Algunas precisiones de interéss

        Conviene hacer, sin embargo, tres consideraciones.

        Primera: la intimidad es una riqueza del alma: existe porque somos espíritu. Por eso siempre es falso decir que uno no tiene nada que ocultar. ¡Naturalmente que ocultamos cosas! Tenemos derecho a encubrir nuestras miserias y nuestra grandeza: los amores, deseos, sueños, pasiones, añoranzas, debilidades... A ese mundo íntimo sólo se accede por amor y en libertad.

        Segunda: no se aprecia mejor un cuadro pegando la nariz al lienzo, sino alejándose unos metros. Lo mismo ocurre con los hombres: para entenderlos y amarlos, hay que situarse a la distancia justa. Husmear en la ropa interior de un premio Nobel o averiguar si ronca por las noches no nos servirá para conocerlo mejor. Si acaso, para todo lo contrario.

        Tercera: conseguir que lo íntimo siga siendo íntimo, es un deber además de un derecho. Uno de los síntomas más estridentes de descomposición moral es precisamente el descrédito del pudor. Quien, para consumo de mirones o de marujas, desnuda su cuerpo o su alma, tiene, sin duda, un pobre concepto de sí mismo.

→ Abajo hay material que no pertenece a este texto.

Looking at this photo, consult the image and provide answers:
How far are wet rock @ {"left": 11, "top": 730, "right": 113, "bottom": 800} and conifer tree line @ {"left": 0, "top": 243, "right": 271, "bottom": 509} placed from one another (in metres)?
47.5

        — ¿Y ésos que cuentan en la tele todas sus intimidades; que incluso se suben a un escenario para ser interrogados por el público a cambio de cuatro duros…?

        — A ellos me refiero. No hay gran diferencia entre esas personas y aquellas otras que, al decir del Evangelio, precederán a los fariseos en el Reino de los Cielos. En todo caso, procuremos no figurar en su lista de clientes.